Norway suspect hints he did not act alone

Norway suspect hints he did not act alone

Accused says he has two more cells who collaborated with him

The defendant, Anders Behring Breivik, appeared at a closed arraignment hearing here as Norwegians paused in grief and self-examination for a minute’s silence to mark the deaths of at least 93 people in last Friday’s attacks.

While acknowledging that he carried out the attacks, Breivik “has not pleaded guilty,” Judge Kim Heger told a televised news conference, in remarks translated by an official of the court.
The judge said Breivik had been charged under criminal law with “acts of terrorism,” including an attempt to “disturb or destroy the functions of society, such as the government” and to spread “serious fear” among the population.

Breivik was ordered to be held for the next eight weeks, the first four in solitary confinement.
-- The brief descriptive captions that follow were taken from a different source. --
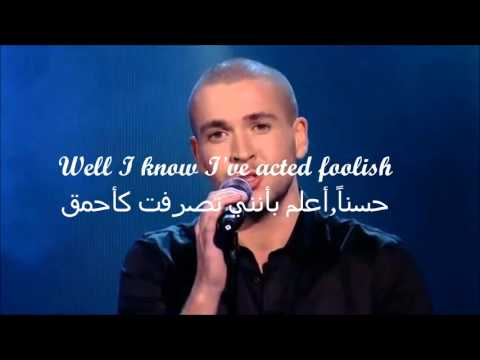 Shayne Ward - Thats my Goal + lyrics (هذا هدفي ) - (أغاني مترجمة )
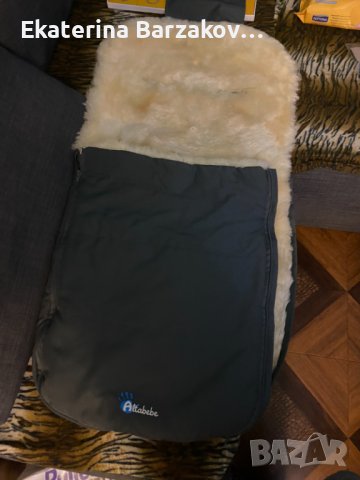 Чувалче за бебе , снимка 2 - Други - 39554495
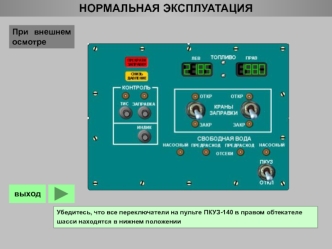 Нормальная эксплуатация ПКУЗ-140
He told police that there were “two further cells in our organisation,” reporters were told.

Breivik is the only person accused so far in the twin attacks last Friday when a huge bomb in central Oslo killed seven people and was followed soon afterwards by a shooting rampage against a camp run by the ruling Labour Party on the nearby island of Utoya.

In testimony, Heger said, Breivik had said he “believes that he needed to carry out these acts to save Norway” and western Europe from “cultural Marxism and Muslim domination.”

The court appearance was Breivik’s first since he was captured last Friday. Through his lawyer, he had indicated that he wanted to use the hearing as a platform and had wished to appear wearing some kind of uniform. But the court rejected those requests. The judge said Breivik had wished to “give a sharp signal” and inflict “the worst possible loss” on the Labour Party, accusing it of failing to prevent a “mass importing of Muslims” into Norway.